### The problem
Retype every line of the listing below without changing anything.

### Stored records
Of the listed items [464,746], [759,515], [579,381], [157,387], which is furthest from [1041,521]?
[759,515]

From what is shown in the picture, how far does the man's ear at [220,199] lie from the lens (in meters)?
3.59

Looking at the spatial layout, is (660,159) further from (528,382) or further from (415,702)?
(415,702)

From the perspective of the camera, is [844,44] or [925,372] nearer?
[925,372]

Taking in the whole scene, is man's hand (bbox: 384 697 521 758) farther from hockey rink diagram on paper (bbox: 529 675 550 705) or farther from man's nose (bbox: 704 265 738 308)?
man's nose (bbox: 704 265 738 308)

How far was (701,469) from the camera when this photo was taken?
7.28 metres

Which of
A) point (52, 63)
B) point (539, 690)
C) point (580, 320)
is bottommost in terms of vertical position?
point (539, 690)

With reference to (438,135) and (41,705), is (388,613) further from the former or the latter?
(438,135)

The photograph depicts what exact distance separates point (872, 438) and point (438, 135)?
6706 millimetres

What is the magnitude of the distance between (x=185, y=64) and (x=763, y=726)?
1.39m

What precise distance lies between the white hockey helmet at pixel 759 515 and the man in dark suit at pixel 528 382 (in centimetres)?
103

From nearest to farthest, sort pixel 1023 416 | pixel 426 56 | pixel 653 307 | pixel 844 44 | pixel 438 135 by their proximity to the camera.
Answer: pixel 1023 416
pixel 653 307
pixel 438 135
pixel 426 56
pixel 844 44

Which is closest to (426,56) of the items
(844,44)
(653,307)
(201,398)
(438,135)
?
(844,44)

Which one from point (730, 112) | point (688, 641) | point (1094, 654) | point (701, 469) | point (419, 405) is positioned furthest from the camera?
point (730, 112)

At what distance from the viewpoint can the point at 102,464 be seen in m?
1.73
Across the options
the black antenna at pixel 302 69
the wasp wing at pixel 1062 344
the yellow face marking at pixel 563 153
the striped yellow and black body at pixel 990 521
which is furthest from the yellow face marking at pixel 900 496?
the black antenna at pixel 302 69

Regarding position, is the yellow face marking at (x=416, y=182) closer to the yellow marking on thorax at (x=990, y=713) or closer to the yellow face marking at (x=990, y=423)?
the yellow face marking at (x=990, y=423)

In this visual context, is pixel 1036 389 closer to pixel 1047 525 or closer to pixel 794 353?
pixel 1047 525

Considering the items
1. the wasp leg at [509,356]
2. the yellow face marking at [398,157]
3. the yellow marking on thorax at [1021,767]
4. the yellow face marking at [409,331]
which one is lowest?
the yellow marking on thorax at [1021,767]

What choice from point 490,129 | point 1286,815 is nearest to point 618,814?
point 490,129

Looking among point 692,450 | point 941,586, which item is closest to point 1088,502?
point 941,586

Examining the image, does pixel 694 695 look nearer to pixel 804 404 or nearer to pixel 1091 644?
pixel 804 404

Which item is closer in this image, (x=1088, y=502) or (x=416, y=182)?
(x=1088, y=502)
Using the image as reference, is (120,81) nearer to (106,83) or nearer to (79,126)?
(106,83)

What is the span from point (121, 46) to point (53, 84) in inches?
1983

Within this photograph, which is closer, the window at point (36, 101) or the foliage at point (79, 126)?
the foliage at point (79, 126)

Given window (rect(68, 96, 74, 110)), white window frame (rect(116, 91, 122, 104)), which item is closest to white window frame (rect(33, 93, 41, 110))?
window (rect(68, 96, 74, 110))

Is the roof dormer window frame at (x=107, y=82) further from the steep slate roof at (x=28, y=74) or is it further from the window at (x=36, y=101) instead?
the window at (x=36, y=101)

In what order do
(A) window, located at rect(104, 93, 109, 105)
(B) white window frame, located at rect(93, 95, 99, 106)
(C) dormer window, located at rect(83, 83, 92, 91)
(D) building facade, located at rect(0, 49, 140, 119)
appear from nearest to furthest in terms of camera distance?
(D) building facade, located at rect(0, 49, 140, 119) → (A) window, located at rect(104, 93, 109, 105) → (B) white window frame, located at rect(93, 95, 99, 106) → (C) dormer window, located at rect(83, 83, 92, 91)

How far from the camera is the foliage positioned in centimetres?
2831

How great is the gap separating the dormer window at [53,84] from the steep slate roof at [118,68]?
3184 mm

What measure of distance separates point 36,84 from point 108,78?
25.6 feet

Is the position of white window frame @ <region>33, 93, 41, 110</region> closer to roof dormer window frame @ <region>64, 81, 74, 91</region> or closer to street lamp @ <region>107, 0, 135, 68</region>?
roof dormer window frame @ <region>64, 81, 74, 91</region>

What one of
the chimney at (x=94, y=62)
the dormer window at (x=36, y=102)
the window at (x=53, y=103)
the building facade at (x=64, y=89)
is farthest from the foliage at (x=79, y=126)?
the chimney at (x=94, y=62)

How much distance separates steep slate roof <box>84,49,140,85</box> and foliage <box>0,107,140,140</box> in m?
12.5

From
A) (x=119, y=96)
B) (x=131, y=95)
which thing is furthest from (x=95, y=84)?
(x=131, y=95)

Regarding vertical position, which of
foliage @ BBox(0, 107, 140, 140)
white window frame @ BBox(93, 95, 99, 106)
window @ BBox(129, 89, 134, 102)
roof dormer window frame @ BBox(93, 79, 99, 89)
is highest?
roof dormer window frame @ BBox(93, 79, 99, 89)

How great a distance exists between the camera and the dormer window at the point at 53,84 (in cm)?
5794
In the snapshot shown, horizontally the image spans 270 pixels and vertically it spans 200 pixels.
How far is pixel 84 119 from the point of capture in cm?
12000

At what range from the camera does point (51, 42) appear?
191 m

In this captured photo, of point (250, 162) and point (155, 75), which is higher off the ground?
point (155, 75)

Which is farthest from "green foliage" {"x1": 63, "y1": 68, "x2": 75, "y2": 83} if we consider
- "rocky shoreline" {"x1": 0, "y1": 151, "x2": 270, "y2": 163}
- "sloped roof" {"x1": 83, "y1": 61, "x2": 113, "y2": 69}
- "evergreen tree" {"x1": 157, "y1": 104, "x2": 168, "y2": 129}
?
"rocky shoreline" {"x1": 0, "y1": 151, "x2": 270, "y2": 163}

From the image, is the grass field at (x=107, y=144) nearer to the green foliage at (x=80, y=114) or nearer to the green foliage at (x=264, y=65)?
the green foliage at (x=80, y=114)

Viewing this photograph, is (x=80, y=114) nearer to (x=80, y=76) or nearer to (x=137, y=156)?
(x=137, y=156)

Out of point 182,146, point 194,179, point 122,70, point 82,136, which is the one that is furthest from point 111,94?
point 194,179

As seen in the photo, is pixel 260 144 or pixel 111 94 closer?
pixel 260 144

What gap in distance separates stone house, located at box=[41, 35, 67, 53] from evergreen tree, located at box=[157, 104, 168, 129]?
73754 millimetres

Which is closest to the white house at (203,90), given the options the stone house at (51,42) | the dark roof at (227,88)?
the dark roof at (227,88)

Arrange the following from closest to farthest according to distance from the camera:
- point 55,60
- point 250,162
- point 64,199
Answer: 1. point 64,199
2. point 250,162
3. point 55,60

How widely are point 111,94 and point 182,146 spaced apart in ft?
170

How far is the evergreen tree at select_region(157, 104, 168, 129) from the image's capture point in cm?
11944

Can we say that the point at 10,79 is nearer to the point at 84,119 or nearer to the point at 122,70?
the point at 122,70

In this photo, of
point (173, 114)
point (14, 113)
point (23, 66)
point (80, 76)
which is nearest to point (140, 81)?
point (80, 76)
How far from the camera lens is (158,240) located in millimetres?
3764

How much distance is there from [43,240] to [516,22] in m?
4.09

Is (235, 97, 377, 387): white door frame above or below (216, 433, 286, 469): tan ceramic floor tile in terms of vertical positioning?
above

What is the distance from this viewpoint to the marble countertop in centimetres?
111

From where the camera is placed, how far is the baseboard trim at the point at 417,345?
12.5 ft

### Answer to the task
Of the listed items [464,746], [759,515], [579,381], [157,387], which is furthest from [1041,521]?
[759,515]

From what is shown in the picture, how far does the man's ear at [220,199] lie from the lens (in meters)?
3.59

Looking at the spatial layout, is (660,159) further from (528,382) or further from (415,702)?
(415,702)

From the perspective of the camera, is [844,44] or [925,372] nearer?
[925,372]

Taking in the whole scene, is man's hand (bbox: 384 697 521 758) farther from hockey rink diagram on paper (bbox: 529 675 550 705) or farther from man's nose (bbox: 704 265 738 308)?
man's nose (bbox: 704 265 738 308)

How far was (701,469) from the camera when this photo was taken?
7.28 metres

Which of
A) point (52, 63)
B) point (539, 690)
C) point (580, 320)
is bottommost in terms of vertical position?
point (539, 690)

With reference to (438,135) and (41,705), is (388,613) further from the former or the latter?
(438,135)

The photograph depicts what exact distance separates point (872, 438) and point (438, 135)?
6706 millimetres

What is the magnitude of the distance between (x=185, y=64) and (x=763, y=726)?
1.39m

What precise distance lies between the white hockey helmet at pixel 759 515 and the man in dark suit at pixel 528 382 (in centimetres)?
103

From nearest to farthest, sort pixel 1023 416 | pixel 426 56 | pixel 653 307 | pixel 844 44 | pixel 438 135 by their proximity to the camera.
Answer: pixel 1023 416
pixel 653 307
pixel 438 135
pixel 426 56
pixel 844 44

Which is closest to (426,56) of the items
(844,44)
(653,307)
(201,398)
(438,135)
?
(844,44)

Which one from point (730, 112) | point (688, 641) | point (1094, 654) | point (701, 469) | point (419, 405) is positioned furthest from the camera?
point (730, 112)

At what distance from the viewpoint can the point at 102,464 be seen in m?
1.73
Across the options
the black antenna at pixel 302 69
the wasp wing at pixel 1062 344
the yellow face marking at pixel 563 153
the striped yellow and black body at pixel 990 521
which is furthest from the yellow face marking at pixel 900 496?
the black antenna at pixel 302 69

Regarding position, is the yellow face marking at (x=416, y=182) closer to the yellow marking on thorax at (x=990, y=713) or closer to the yellow face marking at (x=990, y=423)?
the yellow face marking at (x=990, y=423)

In this visual context, is pixel 1036 389 closer to pixel 1047 525 or closer to pixel 794 353?
pixel 1047 525

Considering the items
1. the wasp leg at [509,356]
2. the yellow face marking at [398,157]
3. the yellow marking on thorax at [1021,767]
4. the yellow face marking at [409,331]
which one is lowest?
the yellow marking on thorax at [1021,767]

What choice from point 490,129 | point 1286,815 is nearest to point 618,814?
point 490,129

Looking among point 692,450 | point 941,586, which item is closest to point 1088,502?
point 941,586

Examining the image, does pixel 694 695 look nearer to pixel 804 404 or nearer to pixel 1091 644?
pixel 804 404

Which item is closer in this image, (x=1088, y=502) or (x=416, y=182)?
(x=1088, y=502)
Using the image as reference, is (120,81) nearer to (106,83) or nearer to (79,126)?
(106,83)

What is the span from point (121, 46) to point (53, 84) in inches?
1983

Within this photograph, which is closer, the window at point (36, 101) or the foliage at point (79, 126)?
the foliage at point (79, 126)

Given window (rect(68, 96, 74, 110)), white window frame (rect(116, 91, 122, 104)), which item is closest to white window frame (rect(33, 93, 41, 110))?
window (rect(68, 96, 74, 110))

Is the roof dormer window frame at (x=107, y=82) further from the steep slate roof at (x=28, y=74) or is it further from the window at (x=36, y=101) instead?
the window at (x=36, y=101)

In what order do
(A) window, located at rect(104, 93, 109, 105)
(B) white window frame, located at rect(93, 95, 99, 106)
(C) dormer window, located at rect(83, 83, 92, 91)
(D) building facade, located at rect(0, 49, 140, 119)
appear from nearest to furthest in terms of camera distance?
(D) building facade, located at rect(0, 49, 140, 119) → (A) window, located at rect(104, 93, 109, 105) → (B) white window frame, located at rect(93, 95, 99, 106) → (C) dormer window, located at rect(83, 83, 92, 91)

How far from the camera is the foliage positioned in centimetres?
2831

How great is the gap separating the dormer window at [53,84] from the steep slate roof at [118,68]?
3184 mm

What measure of distance separates point 36,84 from point 108,78?
25.6 feet

Is the position of white window frame @ <region>33, 93, 41, 110</region> closer to roof dormer window frame @ <region>64, 81, 74, 91</region> or closer to street lamp @ <region>107, 0, 135, 68</region>?
roof dormer window frame @ <region>64, 81, 74, 91</region>

What one of
the chimney at (x=94, y=62)
the dormer window at (x=36, y=102)
the window at (x=53, y=103)
the building facade at (x=64, y=89)
is farthest from the foliage at (x=79, y=126)?
the chimney at (x=94, y=62)

How much distance separates steep slate roof <box>84,49,140,85</box> and foliage <box>0,107,140,140</box> in m?
12.5

From
A) (x=119, y=96)
B) (x=131, y=95)
which thing is furthest from (x=95, y=84)?
(x=131, y=95)

Regarding vertical position, which of
foliage @ BBox(0, 107, 140, 140)
white window frame @ BBox(93, 95, 99, 106)
window @ BBox(129, 89, 134, 102)
roof dormer window frame @ BBox(93, 79, 99, 89)
is highest?
roof dormer window frame @ BBox(93, 79, 99, 89)

How great a distance exists between the camera and the dormer window at the point at 53,84 (in cm)?
5794
In the snapshot shown, horizontally the image spans 270 pixels and vertically it spans 200 pixels.
How far is pixel 84 119 from the point of capture in cm?
12000

At what range from the camera does point (51, 42) appear?
191 m

In this captured photo, of point (250, 162) and point (155, 75), which is higher off the ground?
point (155, 75)

Which is farthest from "green foliage" {"x1": 63, "y1": 68, "x2": 75, "y2": 83} if we consider
- "rocky shoreline" {"x1": 0, "y1": 151, "x2": 270, "y2": 163}
- "sloped roof" {"x1": 83, "y1": 61, "x2": 113, "y2": 69}
- "evergreen tree" {"x1": 157, "y1": 104, "x2": 168, "y2": 129}
?
"rocky shoreline" {"x1": 0, "y1": 151, "x2": 270, "y2": 163}

From the image, is the grass field at (x=107, y=144) nearer to the green foliage at (x=80, y=114) or nearer to the green foliage at (x=264, y=65)?
the green foliage at (x=80, y=114)

Viewing this photograph, is (x=80, y=114) nearer to (x=80, y=76) or nearer to (x=137, y=156)?
(x=137, y=156)

Out of point 182,146, point 194,179, point 122,70, point 82,136, which is the one that is furthest from point 111,94?
point 194,179

As seen in the photo, is pixel 260 144 or pixel 111 94 closer?
pixel 260 144

What gap in distance separates stone house, located at box=[41, 35, 67, 53] from evergreen tree, located at box=[157, 104, 168, 129]?
73754 millimetres

Which is closest to the white house at (203,90), given the options the stone house at (51,42) | the dark roof at (227,88)?
the dark roof at (227,88)

Arrange the following from closest to farthest according to distance from the camera:
- point 55,60
- point 250,162
- point 64,199
Answer: 1. point 64,199
2. point 250,162
3. point 55,60

How widely are point 111,94 and point 182,146 spaced apart in ft?
170

How far is the evergreen tree at select_region(157, 104, 168, 129) from the image's capture point in cm?
11944

Can we say that the point at 10,79 is nearer to the point at 84,119 or nearer to the point at 122,70?
the point at 122,70

In this photo, of
point (173, 114)
point (14, 113)
point (23, 66)
point (80, 76)
which is nearest to point (140, 81)?
point (80, 76)
How far from the camera lens is (158,240) located in millimetres?
3764

How much distance is there from [43,240] to [516,22] in m?
4.09

Is (235, 97, 377, 387): white door frame above or below (216, 433, 286, 469): tan ceramic floor tile in terms of vertical positioning?
above

What is the distance from this viewpoint to the marble countertop in centimetres?
111

From where the camera is placed, how far is the baseboard trim at the point at 417,345?
12.5 ft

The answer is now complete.